Still, our review is not "perfunctory," nor is "our function . . . merely [to]
rubberstamp an agency's decision." Figueroa v. N.J. Dep't of Corr., 414 N.J.
Super. 186, 191 (App. Div. 2010). Instead, we must "engage in a 'careful and
principled consideration of the agency record and findings.'" Williams v. N.J.
A-3619-22 9 Dep't of Corr., 330 N.J. Super. 197, 204 (App. Div. 2000) (quoting Mayflower
Sec. Co. v. Bureau of Sec. in Div. of Consumer Affs. of Dep't of Law & Pub.

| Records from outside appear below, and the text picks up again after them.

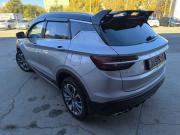 Geely Coolray I Тольятти  - изображение 24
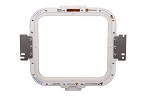 10 inch hoop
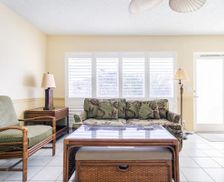 United States Florida Delray Beach vacation rental compare prices direct by owner 32377227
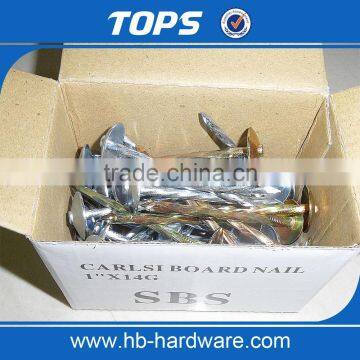 Roofing Umbrella Nail photo-4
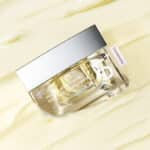 کرم ضدلک نامبوزین numbuzin حاوی ویتامین و گلوتاتیون مدل No.5 Vitamin Glutathione Dark Spot Laser Cream(50 میل) - Image 3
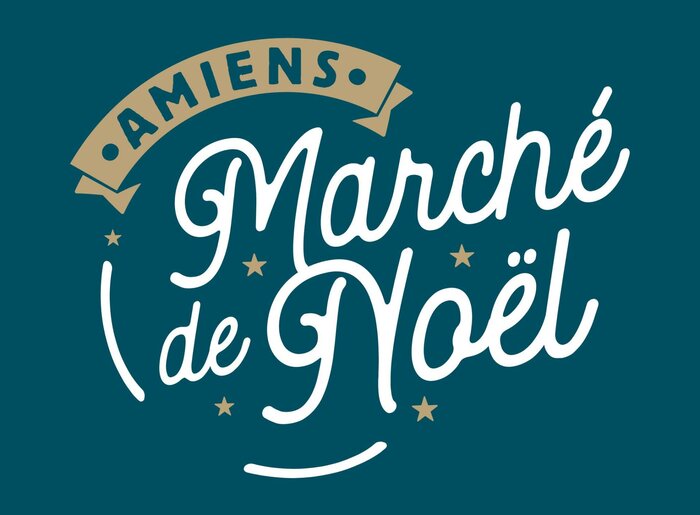 marche-noel-amiens 2026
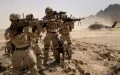 EE.UU. despliega 'Arcane Thunder 2024' : Maniobras militares clave en Marruecos y Alemania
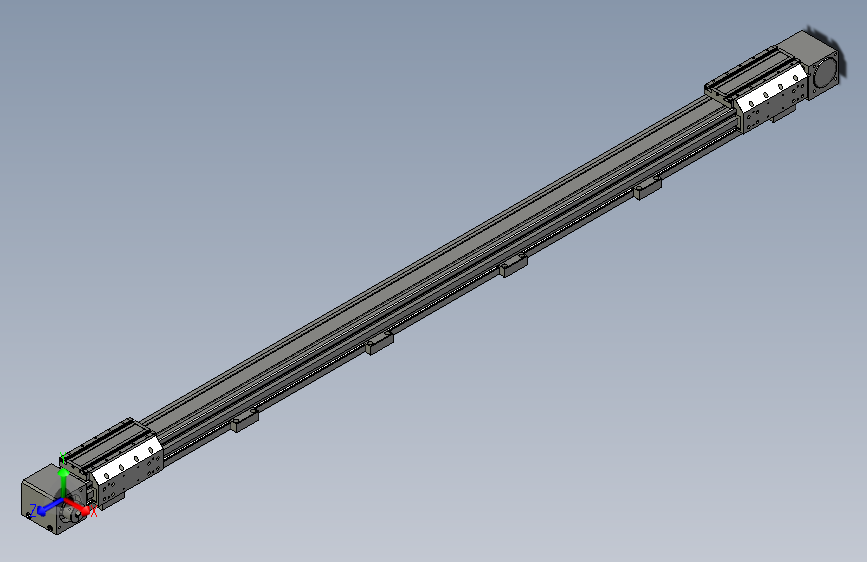 HTO100-2400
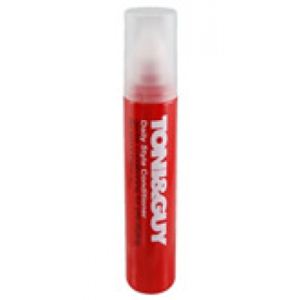 デイリースタイルコンディショナー 75ml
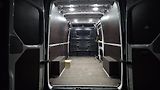 Volkswagen Crafter (2023) Volkswagen Crafter L4H2 ZÁRUKA - náhled 17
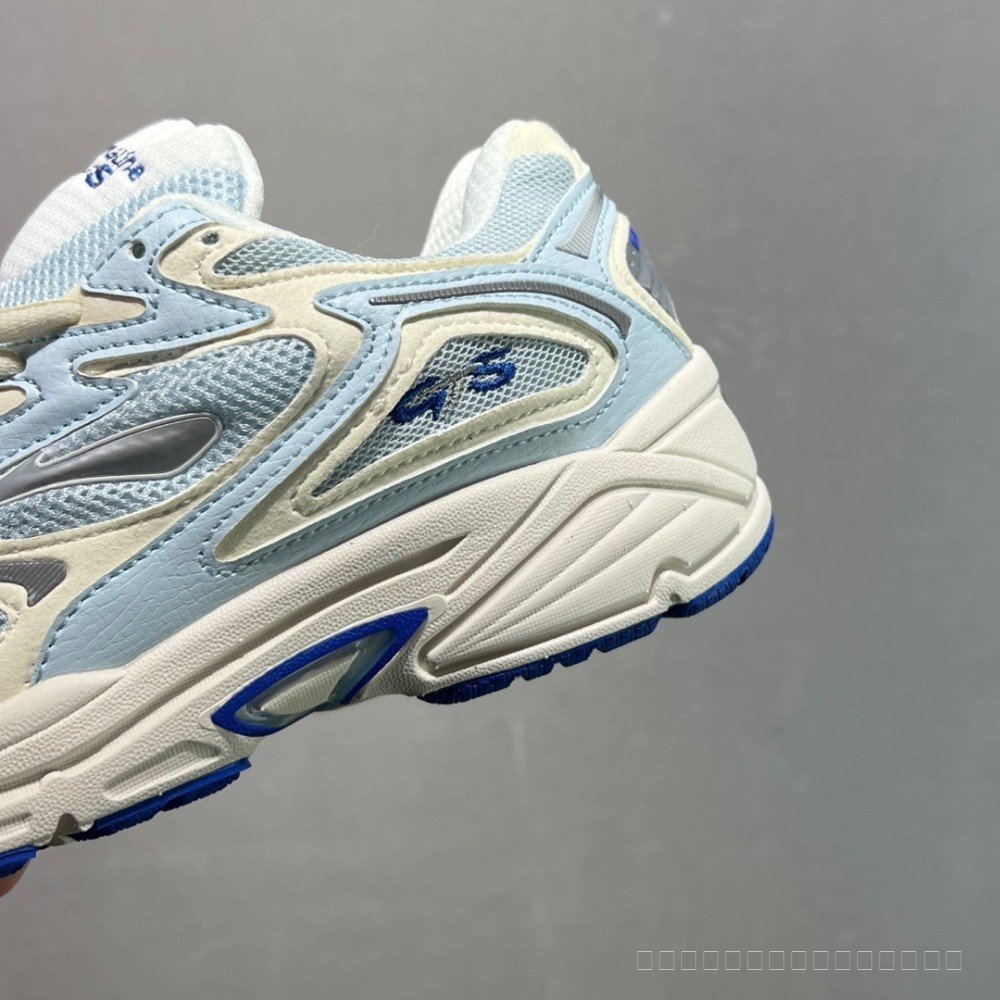 Brooks Adrenaline GTS 4 รองเท้าวิ่งสําหรับผู้ชายและผู้หญิงรองเท้าผ้าใบคู่ Unisex รองเท้าวิ่งวินเทจ ร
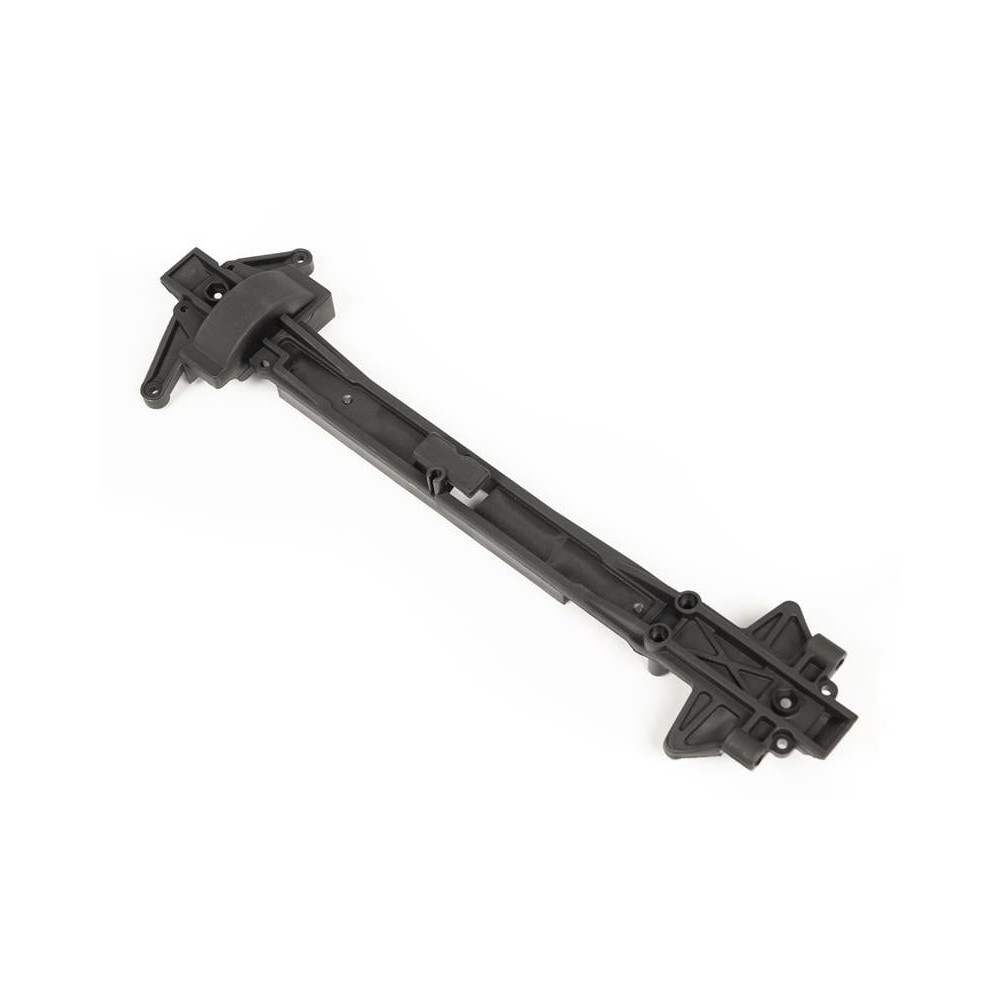 Maverick Upper deck MV150002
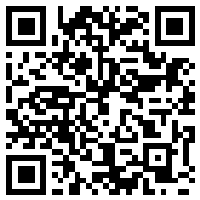 QR Code for bitcoin:19cJQeZbTujtpH85dwjH4PjKAkTtStApjL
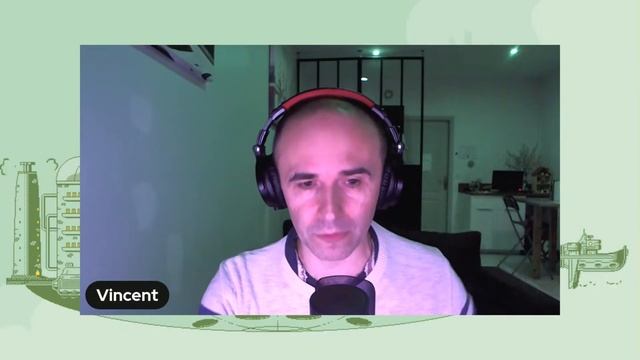 XBOX DEVELOPER DIRECT : Indiana Jones, Hellblade 2, Avowed... смотреть онлайн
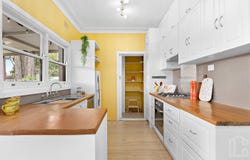 4 Hodgson Road, Glenbrook, NSW 2773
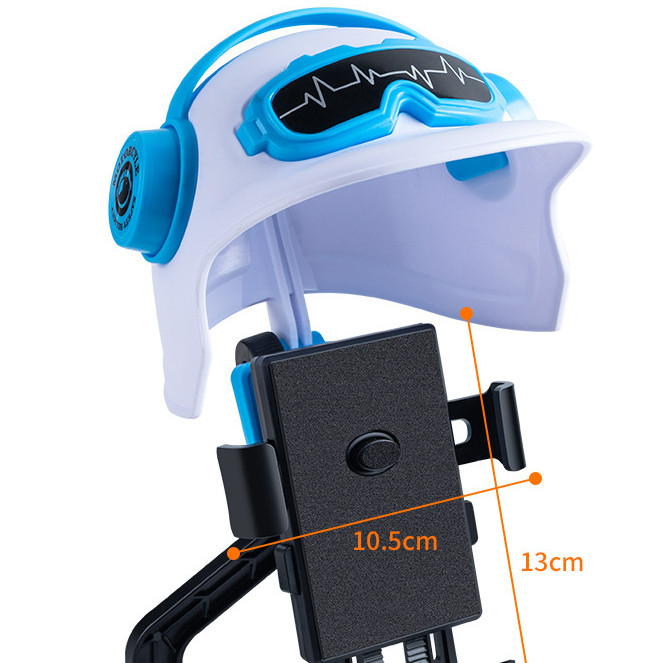 giá đỡ điện thoại xe máy。Giá đỡ điện thoại mũ bảo hiểm nhỏ, Xe pin điều hướng Takeaway, Xe điện có giá đỡ mũ bảo hiểm, Giá đỡ điện thoại xe máy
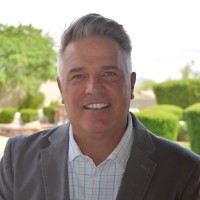 Richard Distler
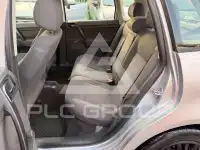 2006 Volkswagen Polo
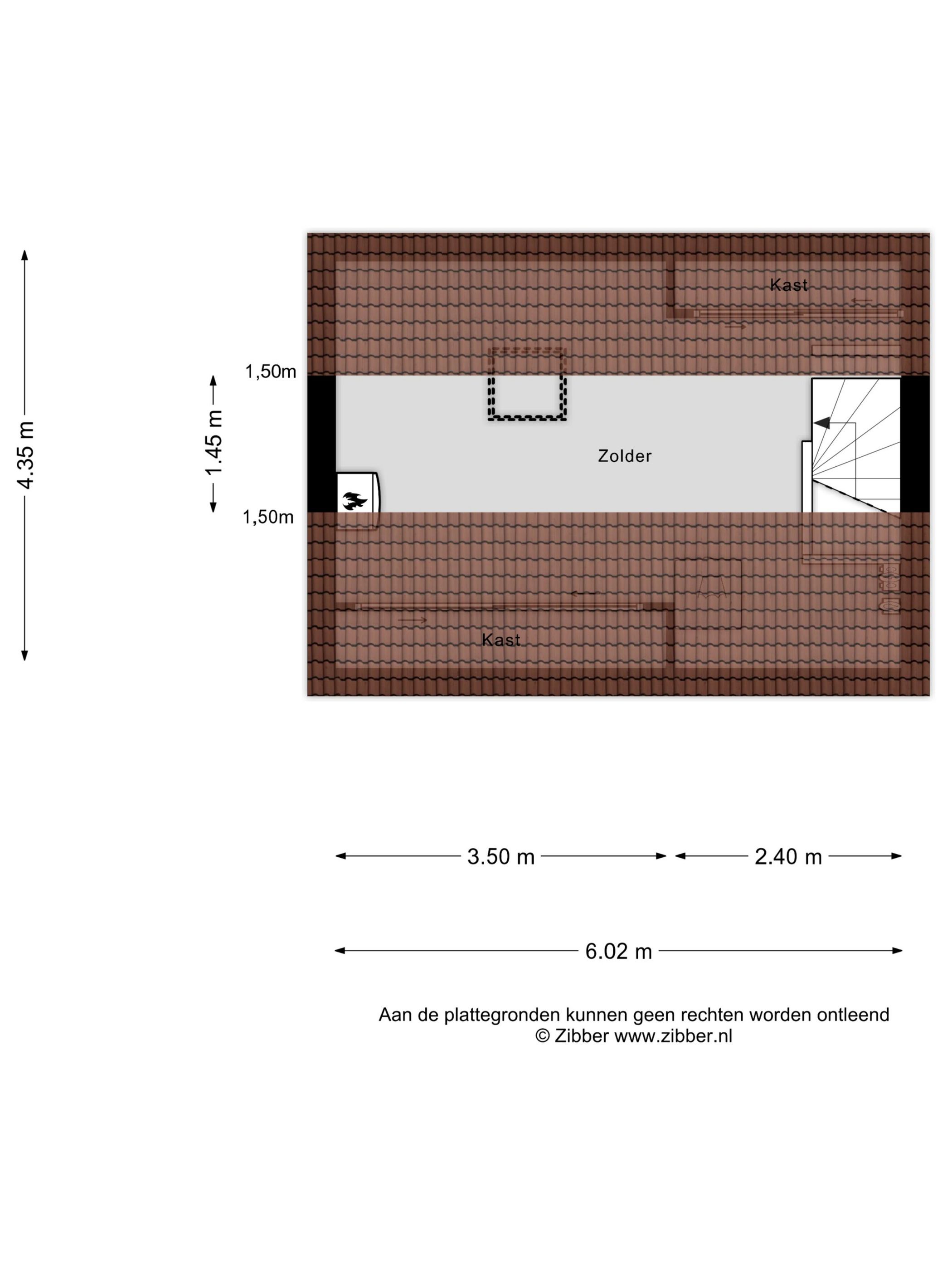 Foto 30 van Douwes Dekkerstraat 11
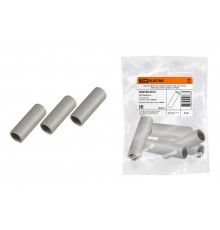 Гильза кабельная медная луженая ГМЛ 240-24 ГОСТ 23469.3-79  SQ0538-0015  TDM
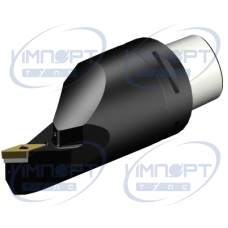 C6-SVMBR-00130-16C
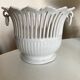 Product BHV Cache pot Emile Tessier 1960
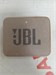 КОЛОНКА JBL GO2 890000549429 - фото 814580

Safety, 64 N.J. 85, 93 (1973)).
Guided by these standards and based on Tillman's guilty pleas to the
prohibited acts charged, we do not question the DOC's determination that she
committed those acts. However, we cannot discern from the limited record
before us why the DOC imposed three sets of sanctions for the six prohibited
acts, and specifically why it imposed consecutive, rather than concurrent, RHU
sanctions, given its finding "the volume of disciplinary charges accumulated in
one incident." (Emphasis added); see N.J.A.C. 10A:4-5.1(c). Thus, we are
constrained to remand this matter for amplification of the record to permit the
agency to explain the basis for the imposition of consecutive sanctions, and if
appropriate, to reconsider whether the sanctions should be concurrently served.
To the extent we have not addressed Tillman's remaining arguments, they
are without sufficient merit to warrant discussion in a written opinion. R. 2:11-
3(e)(1)(E).
Affirmed in part, and remanded in part for further proceedings consistent
with this opinion. We do not retain jurisdiction.